Top of Text under study
System Design: Image Object Detection Service
Scenario
Design an image detection service that accepts user-uploaded images and returns detected objects with bounding boxes and confidence scores. The service must support both real-time online inference and high-throughput batch processing.
Clarify and Quantify Requirements
State assumptions if any numbers are missing, and justify them.
-
Traffic and performance
-
Online inference: target end-to-end latency (P50/P95/P99), expected and peak QPS, regional distribution, and acceptable tail behavior.
-
Batch processing: target throughput (images/sec), acceptable end-to-end SLA (e.g., minutes/hours), and concurrency.
-
Payloads: typical and max image size (KB/MB), formats (JPEG/PNG/WebP), and max resolution.
Bottom of Text under study
Top of Listed records
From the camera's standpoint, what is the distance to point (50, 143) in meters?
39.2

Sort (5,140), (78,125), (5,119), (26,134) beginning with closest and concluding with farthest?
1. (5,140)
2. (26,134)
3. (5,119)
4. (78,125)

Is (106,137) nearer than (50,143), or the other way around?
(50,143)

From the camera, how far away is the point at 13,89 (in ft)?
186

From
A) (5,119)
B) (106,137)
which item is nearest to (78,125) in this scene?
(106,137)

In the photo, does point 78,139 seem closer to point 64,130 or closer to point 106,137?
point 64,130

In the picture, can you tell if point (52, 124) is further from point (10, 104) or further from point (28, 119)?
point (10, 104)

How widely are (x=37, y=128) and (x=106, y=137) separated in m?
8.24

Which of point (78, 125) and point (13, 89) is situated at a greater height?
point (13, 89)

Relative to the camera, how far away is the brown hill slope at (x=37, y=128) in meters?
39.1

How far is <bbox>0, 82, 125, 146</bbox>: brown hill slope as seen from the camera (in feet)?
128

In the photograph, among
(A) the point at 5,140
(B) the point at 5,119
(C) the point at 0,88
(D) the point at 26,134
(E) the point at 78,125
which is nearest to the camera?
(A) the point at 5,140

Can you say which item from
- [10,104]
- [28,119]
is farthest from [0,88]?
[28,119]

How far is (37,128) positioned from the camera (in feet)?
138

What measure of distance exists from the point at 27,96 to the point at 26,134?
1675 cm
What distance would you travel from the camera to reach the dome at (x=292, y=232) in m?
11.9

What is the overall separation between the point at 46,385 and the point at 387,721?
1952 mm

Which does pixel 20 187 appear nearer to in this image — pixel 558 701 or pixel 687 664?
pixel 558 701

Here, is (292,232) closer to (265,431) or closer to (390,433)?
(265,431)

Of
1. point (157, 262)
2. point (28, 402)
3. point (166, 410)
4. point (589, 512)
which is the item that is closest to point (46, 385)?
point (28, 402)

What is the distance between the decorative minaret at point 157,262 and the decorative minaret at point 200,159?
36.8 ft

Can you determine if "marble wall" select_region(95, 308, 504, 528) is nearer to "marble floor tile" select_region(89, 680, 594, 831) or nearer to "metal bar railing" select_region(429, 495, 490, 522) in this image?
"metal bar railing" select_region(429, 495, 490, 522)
Bottom of Listed records
(What to work on):
(1) From the system design text, write out the passage from "System Design: Image" to "high-throughput batch processing.".
(2) Which image formats does the system design text list under payloads?

(Outputs for the tasks):
(1)
System Design: Image Object Detection Service
Scenario
Design an image detection service that accepts user-uploaded images and returns detected objects with bounding boxes and confidence scores. The service must support both real-time online inference and high-throughput batch processing.

(2) JPEG, PNG, and WebP.